No one knew what to expect come game time.
"It was not a good day as a coach. A lot of uncertainty in the day," said Mitchell. "Very, very low energy at practice and it did not seem like people were feeling great."
Azia Bishop wasn't on the floor for introductions. Kastine Evans quickly asked for a breather early into the first half and Samarie Walker delayed the game momentarily as she tried to find the nearest trash can.
Mathies wasn't feeling her best either, and her body language during shoot-around and before the game suggested she was headed for another rough NCAA Tournament game.
Instead, Mathies and her teammates pushed on to defeat Dayton 84-70 and advance to yet another Sweet 16 in the Bridgeport, Conn., Regional.
Though Kentucky was at less-than-full strength and seemed the Cats would not have the energy that Mitchell had hoped for, their play from tipoff would suggest otherwise. After Mitchell implored his team to come out with high energy and defensive intensity after their first-round win over Navy, the Wildcats were quick to answer the bell.
Within the first few moments of the game, Evans needed a breather. Enter sophomore Bria Goss, who had gone from starter to reserve earlier in the season. Goss filled in admirably and provided instant energy to a physically limited lineup. She was active, aggressive and tough, giving UK the boost it needed.
Mitchell had a feeling that she would be instrumental to UK's success.
"We're really fortunate because we still had Bria and Bernisha (Pinkett) who could pick the ball up and pressure it all the way down the court," said Mitchell. "If I had only had one, I would have thought about changing the game plan."
Goss gave Kentucky six points in 16 huge first-half minutes. With her teammates responding, it was full speed ahead.
Dayton ball-handlers had two or three Wildcats in their face at all times as the Cats trapped and pressured the ball into 14 first-half turnovers, including seven steals. Those turnovers led to UK taking 16 more shots in the first half than the Flyers as Kentucky shot it at a 45.9-percent (17-of-37) clip.
Mathies was the driving force behind the UK offense in the first half, scoring 15 points in the first 20 minutes to pace UK who had lost DeNesha Stallworth in the post to foul trouble. But it actually took the senior standout awhile to get going. Through the first 10 minutes of the game, Mathies managed six points. She would score nine in the final 10 minutes of the half to reach the 15-point plateau to lead all scorers at the break.
In Kentucky's win over Navy on Sunday, it was UK's quick start in the second half that sparked UK to a 20-point victory. With the Cats leading by nine at the half, Dayton quickly cut into that lead in less than two minutes into the second half to make the deficit four at 50-46.

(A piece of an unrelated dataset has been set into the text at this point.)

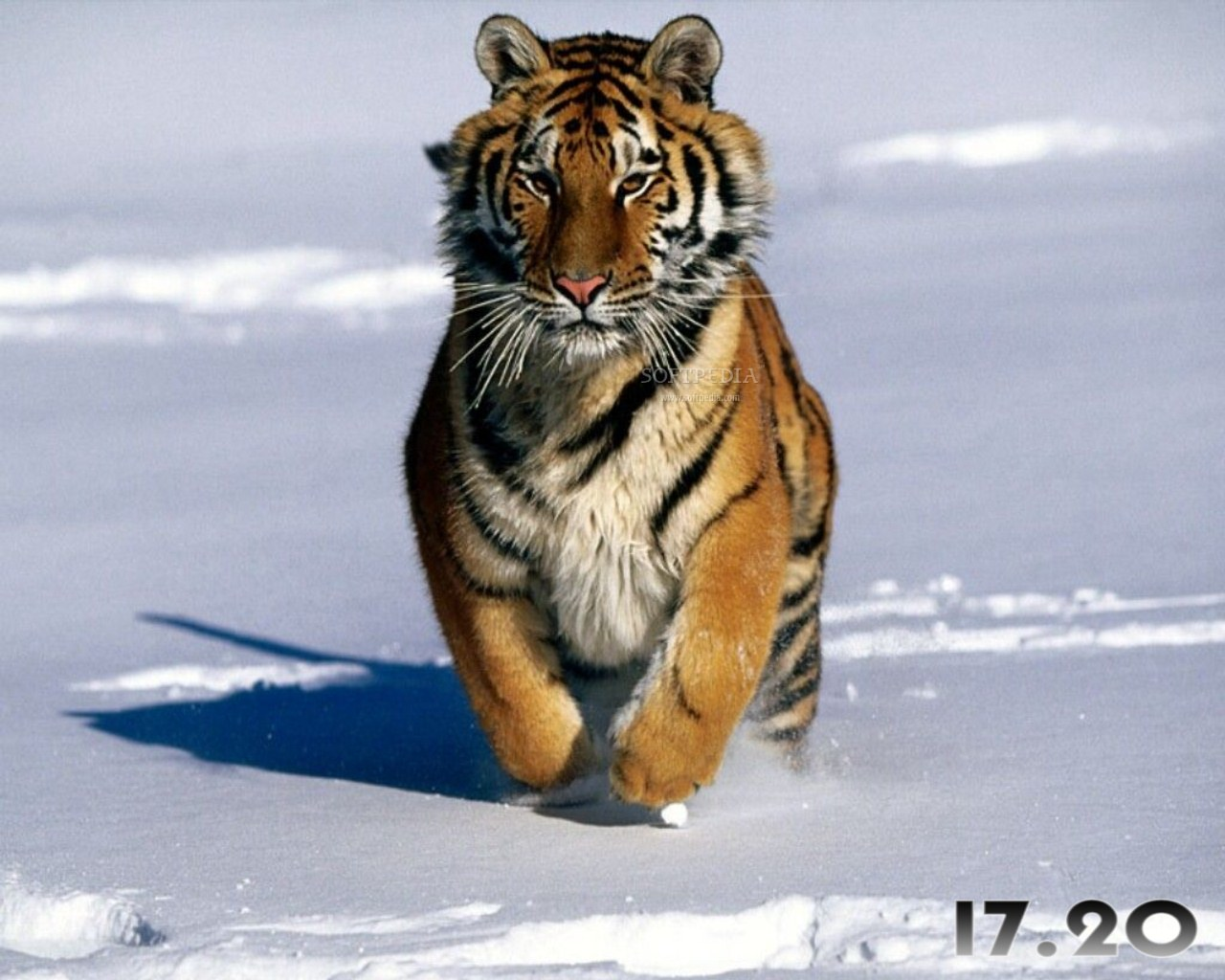 Behavioral Adaptations of a Tiger This Tiger is Adapted to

It was Dayton who came out the aggressor early in the second half as the Flyers looked to fight their way back into the game. There was also a feeling that UK had lost its adrenaline surge and the illness was starting to catch up across the board.

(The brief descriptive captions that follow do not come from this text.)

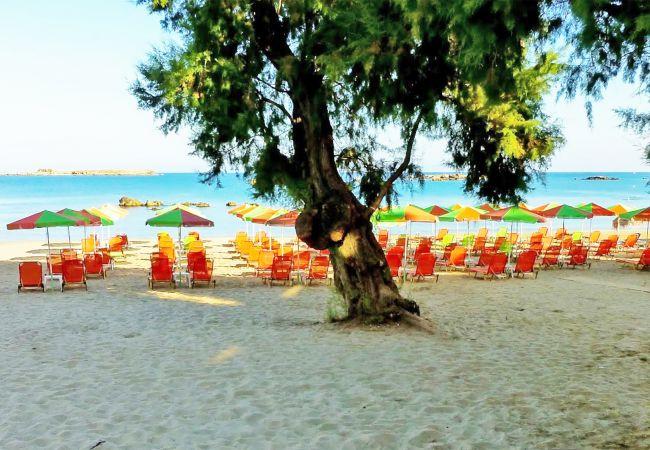 Holiday apartment Mare Civitas Duo (2650635), Chania, Crete North Coast, Crete, Greece, picture 22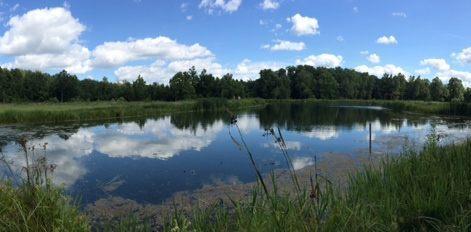 ponds3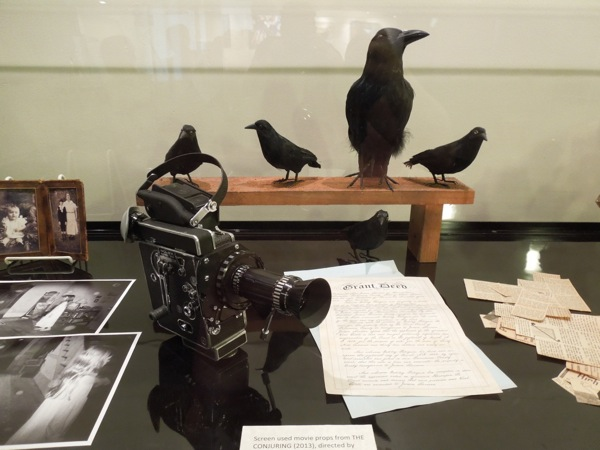Conjuring camera stuffed bird movie props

Mathies took her first-round performance pretty hard. She was quiet after the game and was visibly frustrated by her efforts despite the victory. Scoring just five points in the game, UK was able to overcome her difficulties.
On Tuesday night, it was Mathies playing both redeemer and heroine on the hardwood.

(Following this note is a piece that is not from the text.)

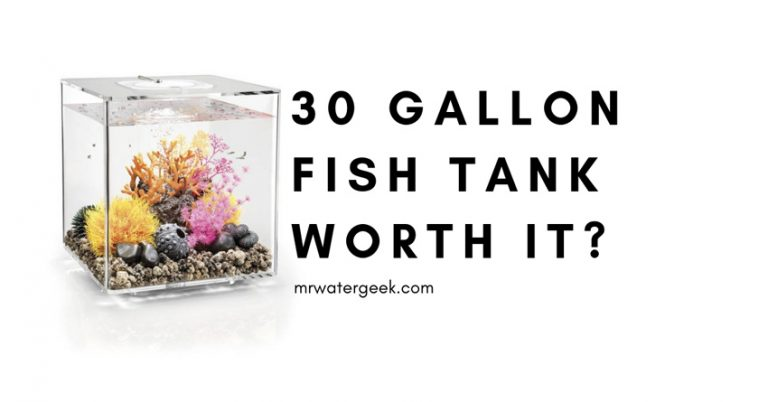 Do NOT Buy A 30 Gallon Fish Tank Until You Read This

"I know that I'm a big part of this team," said Mathies. "I knew that I had to go out and have a great game. Everyone was telling me that, 'You're going to have a big game,' especially with how it was last game. I just went out there and played as hard as I could."
Possession after possession, Mathies would come down the floor and if she saw an opening, she was in the type of groove that she was going to take any shot Dayton would give her. And that shot, 76 percent of the time, would fall through the hoop.
Mathies was a staggering 13 of 17 from the field, including a career-best 6 of 7 from 3-point land. It was also the most field goals that she had ever made in a game in her career.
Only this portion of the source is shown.